A claim concerning a disagreement between an inmate and medical personnel regarding diagnosis and course of treatment does not generally implicate the Eighth Amendment. Wright v. Collins, 766 F.2d 841, 849 (4th Cir. 1985). Questions of medical judgment are not subject to judicial review under § 1983. Russell v. Sheffer, 528 F.2d 318 (4th Cir. 1975). Moreover, medical malpractice does not state a federal claim, Estelle, 429 U.S. at 105-106, nor does mere negligence in diagnosis. Sosebee v. Murphy, 797 F.2d 179 (4th Cir. 1986).

Atkins may be able to prove that he has a serious medical need for treatment of his hypoglycemia. He himself believes that the jail medical staff should immediately have treated his condition in September 2009, according to a doctor's prescription as noted in old medical records from his last stint in the jail or based on Atkins' verbal report of treatment that a doctor at another jail had recently prescribed. On the other hand, the medical staff, in their medical judgment, determined that Atkins' condition as they observed it did not warrant an immediate appointment with the jail doctor or providing him the double portion diet a previous doctor had ordered after observing his symptoms at some unidentified earlier time period. The course of action they believed appropriate was to confine him in the medical unit for close observation of his current symptoms, wait to obtain other related records, and report their findings to the jail doctor, so that he could decide whether any additional treatment should be prescribed. Atkins' submissions offer no indication that medical staff members knew failure to provide the previously diet posed a substantial risk of serious harm, given the evaluation and care they provided in the alternative. This sort of disagreement between the patient and medical staff over the appropriate course of treatment simply does not support a claim of deliberate indifference as required to state a constitutional claim.

In a grievance response dated September 17, 2011, a nurse informed Atkins that she had ordered him a diabetic snack daily and a noon tray on days when the jail served only morning and evening meals. Another response dated September 20, 2011, stated that while Atkins was in the medical unit, staff supplemented his meals with a night time snack and a third tray on weekends.

Atkins' allegations also state no actionable claim that the sheriff was deliberately indifferent to his serious medical needs. To bring a medical treatment claim against non-medical prison personnel, an inmate must show that such officials were personally involved with a denial of treatment, deliberately interfered with prison doctors' treatment, or tacitly authorized or were indifferent to the prison physicians' misconduct. Miltier v. Beorn, 896 F.2d 848, 854 (4th Cir. 1990).
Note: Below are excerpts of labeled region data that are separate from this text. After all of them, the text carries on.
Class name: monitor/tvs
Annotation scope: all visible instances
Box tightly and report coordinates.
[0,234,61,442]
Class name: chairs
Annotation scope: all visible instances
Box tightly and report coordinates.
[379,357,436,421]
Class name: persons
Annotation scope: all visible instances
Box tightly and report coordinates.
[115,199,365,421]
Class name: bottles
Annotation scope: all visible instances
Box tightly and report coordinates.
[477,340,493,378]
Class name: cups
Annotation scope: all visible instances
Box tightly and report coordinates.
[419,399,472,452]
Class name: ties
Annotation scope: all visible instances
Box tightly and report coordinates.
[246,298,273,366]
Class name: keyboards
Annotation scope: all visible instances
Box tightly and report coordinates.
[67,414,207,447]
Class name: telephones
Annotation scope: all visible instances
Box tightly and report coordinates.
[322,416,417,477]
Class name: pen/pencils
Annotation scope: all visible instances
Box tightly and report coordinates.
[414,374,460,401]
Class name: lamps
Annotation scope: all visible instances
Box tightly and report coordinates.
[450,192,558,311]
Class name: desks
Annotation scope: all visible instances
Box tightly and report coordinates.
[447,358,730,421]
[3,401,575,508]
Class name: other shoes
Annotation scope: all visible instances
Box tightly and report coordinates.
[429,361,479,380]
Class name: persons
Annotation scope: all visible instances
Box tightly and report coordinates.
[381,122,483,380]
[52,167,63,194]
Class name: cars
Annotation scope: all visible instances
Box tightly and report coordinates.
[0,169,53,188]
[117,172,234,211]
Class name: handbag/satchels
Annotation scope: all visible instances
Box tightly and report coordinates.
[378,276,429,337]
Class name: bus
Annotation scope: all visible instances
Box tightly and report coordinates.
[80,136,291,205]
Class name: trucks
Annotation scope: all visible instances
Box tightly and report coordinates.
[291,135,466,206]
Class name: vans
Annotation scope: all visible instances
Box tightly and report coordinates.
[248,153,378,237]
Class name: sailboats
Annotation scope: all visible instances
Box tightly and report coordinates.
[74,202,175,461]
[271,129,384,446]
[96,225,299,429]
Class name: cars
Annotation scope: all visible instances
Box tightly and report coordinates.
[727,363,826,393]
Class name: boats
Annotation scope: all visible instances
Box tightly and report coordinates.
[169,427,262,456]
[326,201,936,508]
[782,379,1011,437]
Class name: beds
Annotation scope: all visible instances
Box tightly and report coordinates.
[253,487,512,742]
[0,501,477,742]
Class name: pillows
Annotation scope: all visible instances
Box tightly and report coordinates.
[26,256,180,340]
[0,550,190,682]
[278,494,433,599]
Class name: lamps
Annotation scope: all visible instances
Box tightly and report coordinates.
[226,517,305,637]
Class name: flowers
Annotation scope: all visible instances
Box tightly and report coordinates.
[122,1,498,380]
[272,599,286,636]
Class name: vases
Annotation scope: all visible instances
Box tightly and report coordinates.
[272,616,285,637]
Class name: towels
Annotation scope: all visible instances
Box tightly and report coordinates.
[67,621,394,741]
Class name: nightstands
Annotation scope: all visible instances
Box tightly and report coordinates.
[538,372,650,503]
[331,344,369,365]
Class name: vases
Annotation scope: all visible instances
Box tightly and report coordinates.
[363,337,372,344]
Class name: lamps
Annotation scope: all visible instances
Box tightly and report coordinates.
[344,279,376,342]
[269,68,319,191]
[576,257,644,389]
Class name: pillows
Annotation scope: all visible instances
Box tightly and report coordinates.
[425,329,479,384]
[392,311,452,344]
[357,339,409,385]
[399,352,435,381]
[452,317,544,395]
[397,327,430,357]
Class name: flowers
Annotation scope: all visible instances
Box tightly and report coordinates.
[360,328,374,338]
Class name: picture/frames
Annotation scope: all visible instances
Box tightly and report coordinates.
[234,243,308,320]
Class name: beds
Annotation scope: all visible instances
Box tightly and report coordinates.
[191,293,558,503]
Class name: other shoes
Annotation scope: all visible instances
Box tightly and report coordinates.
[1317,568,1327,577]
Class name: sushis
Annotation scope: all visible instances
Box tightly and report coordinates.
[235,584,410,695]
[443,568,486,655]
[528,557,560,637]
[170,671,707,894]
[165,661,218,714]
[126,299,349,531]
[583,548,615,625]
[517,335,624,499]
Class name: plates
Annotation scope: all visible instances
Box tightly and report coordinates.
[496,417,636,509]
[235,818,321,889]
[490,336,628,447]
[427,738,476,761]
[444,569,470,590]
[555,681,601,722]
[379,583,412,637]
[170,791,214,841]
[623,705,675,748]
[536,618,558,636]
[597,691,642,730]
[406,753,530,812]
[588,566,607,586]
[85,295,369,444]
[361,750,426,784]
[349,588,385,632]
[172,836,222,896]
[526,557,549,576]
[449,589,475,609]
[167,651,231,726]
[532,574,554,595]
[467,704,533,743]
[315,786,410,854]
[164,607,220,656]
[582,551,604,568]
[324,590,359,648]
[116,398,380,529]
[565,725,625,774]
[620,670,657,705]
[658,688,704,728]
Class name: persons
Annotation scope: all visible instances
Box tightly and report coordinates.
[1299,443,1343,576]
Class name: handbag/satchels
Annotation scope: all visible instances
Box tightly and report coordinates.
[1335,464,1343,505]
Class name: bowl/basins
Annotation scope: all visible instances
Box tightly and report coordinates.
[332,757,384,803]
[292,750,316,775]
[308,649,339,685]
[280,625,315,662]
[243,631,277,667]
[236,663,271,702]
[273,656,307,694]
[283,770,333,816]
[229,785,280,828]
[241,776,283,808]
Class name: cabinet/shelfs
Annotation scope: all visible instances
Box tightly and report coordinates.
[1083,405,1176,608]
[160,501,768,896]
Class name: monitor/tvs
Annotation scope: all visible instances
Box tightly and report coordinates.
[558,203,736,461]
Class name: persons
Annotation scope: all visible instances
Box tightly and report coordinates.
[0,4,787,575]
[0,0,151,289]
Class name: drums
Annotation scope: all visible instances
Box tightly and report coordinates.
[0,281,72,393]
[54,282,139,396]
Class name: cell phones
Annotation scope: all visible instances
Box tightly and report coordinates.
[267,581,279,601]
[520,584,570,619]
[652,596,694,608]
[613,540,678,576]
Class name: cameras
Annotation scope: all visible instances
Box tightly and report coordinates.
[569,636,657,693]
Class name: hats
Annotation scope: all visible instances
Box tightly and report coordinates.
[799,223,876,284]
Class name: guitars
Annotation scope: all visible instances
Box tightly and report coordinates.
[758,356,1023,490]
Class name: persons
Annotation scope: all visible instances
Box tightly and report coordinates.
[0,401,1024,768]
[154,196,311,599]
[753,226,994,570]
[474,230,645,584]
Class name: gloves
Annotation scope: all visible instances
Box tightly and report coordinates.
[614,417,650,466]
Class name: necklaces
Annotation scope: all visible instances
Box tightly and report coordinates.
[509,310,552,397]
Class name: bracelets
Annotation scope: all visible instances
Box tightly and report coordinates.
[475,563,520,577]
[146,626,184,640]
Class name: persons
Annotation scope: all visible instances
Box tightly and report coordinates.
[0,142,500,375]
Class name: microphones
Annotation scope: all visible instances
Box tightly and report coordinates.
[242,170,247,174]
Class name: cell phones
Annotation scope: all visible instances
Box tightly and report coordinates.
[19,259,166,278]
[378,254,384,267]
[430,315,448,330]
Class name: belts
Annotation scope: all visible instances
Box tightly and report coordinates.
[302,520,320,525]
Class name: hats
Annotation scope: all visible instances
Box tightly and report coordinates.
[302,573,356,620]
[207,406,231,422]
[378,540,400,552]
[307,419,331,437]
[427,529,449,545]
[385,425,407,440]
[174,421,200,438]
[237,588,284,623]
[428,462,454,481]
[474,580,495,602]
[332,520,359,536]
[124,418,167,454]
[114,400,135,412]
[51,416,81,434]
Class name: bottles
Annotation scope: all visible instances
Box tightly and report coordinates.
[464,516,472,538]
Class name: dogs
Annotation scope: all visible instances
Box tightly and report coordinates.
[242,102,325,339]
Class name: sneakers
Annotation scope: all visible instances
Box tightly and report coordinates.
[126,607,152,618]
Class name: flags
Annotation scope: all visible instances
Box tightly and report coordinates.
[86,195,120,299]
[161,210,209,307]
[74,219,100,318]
Atkins asserts that after he told the sheriff about the diet doctors had prescribed previously, the sheriff should have made sure the medical staff provided that diet, instead of forwarding Atkins request back to the nurse. Based on Atkins' failure to allege facts demonstrating deliberate indifference by the jail medical staff, his allegations also fail to show that the sheriff tacitly approved any misconduct by that staff. Moreover, the sheriff rightfully relied on his staff to determine, using their medical expertise, the proper course of treatment for Atkins' current symptoms. Id. at 855. For these reasons, Atkins' claims that he did not receive appropriate medical care must be summarily dismissed, pursuant to § 1915A(b)(1), for failure to state a claim.

Finally, Atkins' allegations provide no support for a claim under § 1983 that the nurse moved him to the medical unit in order to retaliate against him for filing a grievance. To state a retaliation claim actionable under § 1983, an inmate must allege facts sufficient to demonstrate that the official took the allegedly retaliatory act "in response to the exercise of a constitutionally protected right or that the act itself violated such a right." Adams v. Rice, 40 F.3d 72, 74 (4th Cir. 1994). Atkins makes neither of these showings. Because inmates have no constitutional right to a jail grievance procedure, Atkins was not exercising a constitutional right when he filed grievances about his medical care. Moreover, his own allegations indicate that the nurse moved him to the medical unit in order to monitor his medical condition and not with any intent to punish him. The court will summarily dismiss Atkins' retaliation claim as frivolous, pursuant to § 1915A(b)(1).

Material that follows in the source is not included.